══ EXCERPTED TEXT ══
Climate and the Economy

“Does the Environment Still Matter? Daily Temperature and Income in the United States,” by Tatyana Deryugina and Solomon M. Hsiang. December 2014. NBER #20750.

“Will Adaptation to Climate Change be Slow and Costly?” by Alan Barreca, Karen Clay, Olivier Deschenes, Michael Greenstone, and Joseph S. Shapiro. January 2015. SSRN #2552786.

For an economist, the relevant question about climate change resulting from increased carbon concentrations in the atmosphere is whether there are negative economic consequences on net. In 1992, Nobel economics laureate Thomas Schelling argued in the American Economic Review that, for developed countries, “the impact [of climate change] on economic output will be negligible and unlikely to be noticed.”

Since Schelling’s observation, some economists have tried to argue that developed countries would suffer net costs that were more than negligible. To buttress their arguments, they’ve developed Integrated Assessment Models (IAMs) that combine climate modeling with the modeling of future economic outcomes as a result of climate change. These IAMs can produce estimates of the damages from specific levels of carbon emissions, and thus can be used to calculate appropriate Pigovian taxes. Rather than negligible economic effects for developed nations, these models typically estimate damages in the order of about $20 per ton of carbon air emissions.

But IAMs are subject to intense criticism. MIT economist Robert Pindyck, writing in these pages (“Pricing Carbon When We Don’t Know the Right Price,” Summer 2013), states:

The typical IAM has a loss function that relates temperature increases to reductions in GDP. But there is no economic theory behind the loss function; it is simply made up. Nor is there data on which to base the parameters of the function; instead the parameters are simply chosen to yield moderate losses that seem “reasonable” (e.g., 1 or 2 percent of GDP) from moderate temperature increases (e.g., 2° or 3°C).
═══
══ TASK DATA ══
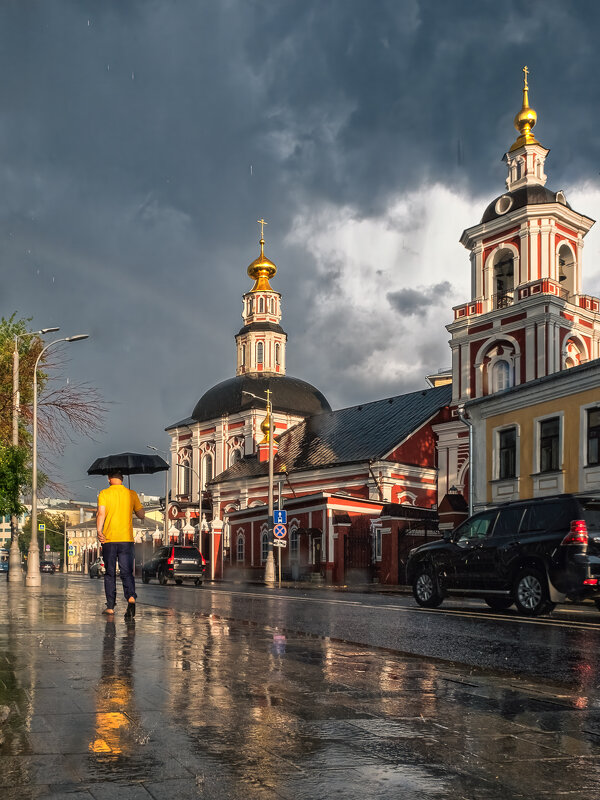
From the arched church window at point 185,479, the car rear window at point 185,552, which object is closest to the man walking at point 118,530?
the car rear window at point 185,552

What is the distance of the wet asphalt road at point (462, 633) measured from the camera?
7.73m

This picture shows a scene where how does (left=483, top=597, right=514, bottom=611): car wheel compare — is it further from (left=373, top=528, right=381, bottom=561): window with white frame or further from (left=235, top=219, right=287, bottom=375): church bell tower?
Answer: (left=235, top=219, right=287, bottom=375): church bell tower

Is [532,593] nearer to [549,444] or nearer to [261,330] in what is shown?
[549,444]

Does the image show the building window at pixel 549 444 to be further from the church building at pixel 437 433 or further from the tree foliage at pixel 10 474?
the tree foliage at pixel 10 474

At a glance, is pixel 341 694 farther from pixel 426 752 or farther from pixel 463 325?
pixel 463 325

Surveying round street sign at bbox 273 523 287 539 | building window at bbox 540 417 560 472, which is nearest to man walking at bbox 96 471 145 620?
building window at bbox 540 417 560 472

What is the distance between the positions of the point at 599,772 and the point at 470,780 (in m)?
0.62

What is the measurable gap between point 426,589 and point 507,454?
16.5 m

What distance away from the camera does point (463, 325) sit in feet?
162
═══
**EXERCISES TO COMPLETE**
(1) Print the records verbatim, starting at the line containing "This picture shows" and running through the final line of the records, both ends included.
(2) Carry on the text about climate and the economy from its final sentence.

**ANSWERS PROVIDED**
(1)
This picture shows a scene where how does (left=483, top=597, right=514, bottom=611): car wheel compare — is it further from (left=373, top=528, right=381, bottom=561): window with white frame or further from (left=235, top=219, right=287, bottom=375): church bell tower?
Answer: (left=235, top=219, right=287, bottom=375): church bell tower

Is [532,593] nearer to [549,444] or nearer to [261,330] in what is shown?
[549,444]

Does the image show the building window at pixel 549 444 to be further from the church building at pixel 437 433 or further from the tree foliage at pixel 10 474?
the tree foliage at pixel 10 474

At a glance, is pixel 341 694 farther from pixel 426 752 or farther from pixel 463 325?
pixel 463 325

Surveying round street sign at bbox 273 523 287 539 | building window at bbox 540 417 560 472, which is nearest to man walking at bbox 96 471 145 620?
building window at bbox 540 417 560 472

What is the distance between the positions of the point at 599,772 and the point at 470,780 (in m)?
0.62

What is the measurable gap between point 426,589 and point 507,454?
16.5 m

What distance away from the camera does point (463, 325) sit in feet?
162

(2)
More recent papers attempt to improve upon the lack of knowledge in conventional IAMs. The paper by Tatyana Deryugina and Solomon Hsiang considers whether small variations in weather outcomes at the U.S. county level actually affect economic outcomes. It examines daily temperature variation and per‐​capita income from 1969 through 2011. The possible range of average temperatures is divided into “bins” with a 3 degree Celsius range. The regressions include year and county fixed effects and the distribution of rainfall; thus the effect of temperature on income is the result of an increase in the number of days a county is in a higher‐​temperature “bin” in some years relative to others.

People who live in areas with the largest number of hot days have a much lower mortality rate from hot days than people who live in areas with fewer hot days.

The results show that personal income per capita “increases slightly as temperatures rise from cool to moderate,” and then decreases “linearly at temperatures above 59 degrees F.” Each 1 degree centigrade increase in daily average temperature above 59 degrees Fahrenheit reduces average daily income by 1.7 percent over the period 1969–2011.

The authors use the coefficients estimated from the 1969–2011 temperature data to conduct 20‐​year simulations using 44 different temperature projections for the period 2080–2099 under “business‐​as‐​usual” (that is, no policy change) assumptions. They determine that increased temperatures at the end of the 21st century would reduce average incomes by 2.31 percent at the end of 2099. The authors don’t say whether they consider that loss to be negligible, nor do they stipulate what carbon tax would be appropriate to avert that loss.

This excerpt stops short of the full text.